**Data shown**
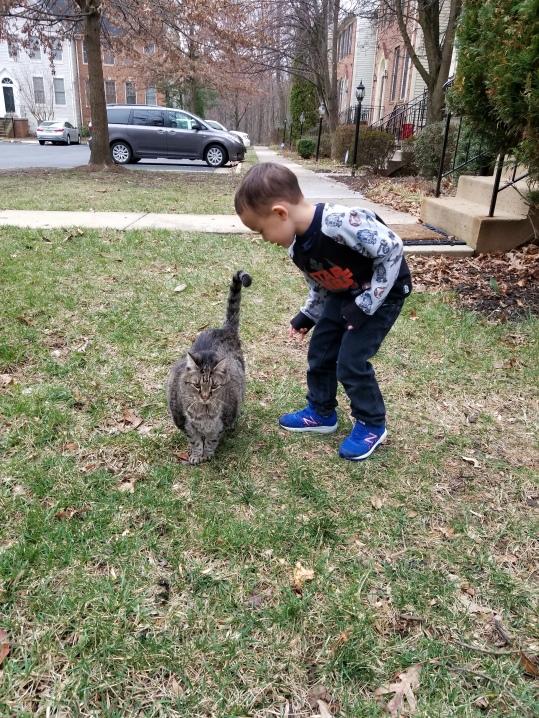 We took Rocky on lots of outdoor adventures in his last few weeks.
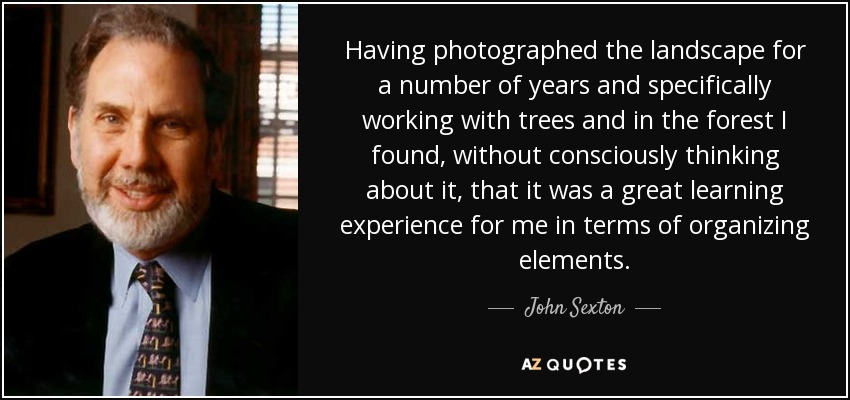 Having photographed the landscape for a number of years and specifically working with trees and in the forest I found, without consciously thinking about it, that it was a great learning experience for me in terms of organizing elements. - John Sexton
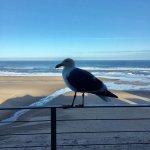 Foto de Pelican Shores Inn
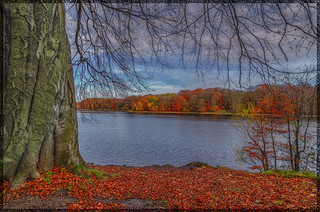 Autumn England2013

**What you need to do**
Print the material again word for word. Please drop every picture.

**Task response**
 We took Rocky on lots of outdoor adventures in his last few weeks.
 Having photographed the landscape for a number of years and specifically working with trees and in the forest I found, without consciously thinking about it, that it was a great learning experience for me in terms of organizing elements. - John Sexton
 Foto de Pelican Shores Inn
 Autumn England2013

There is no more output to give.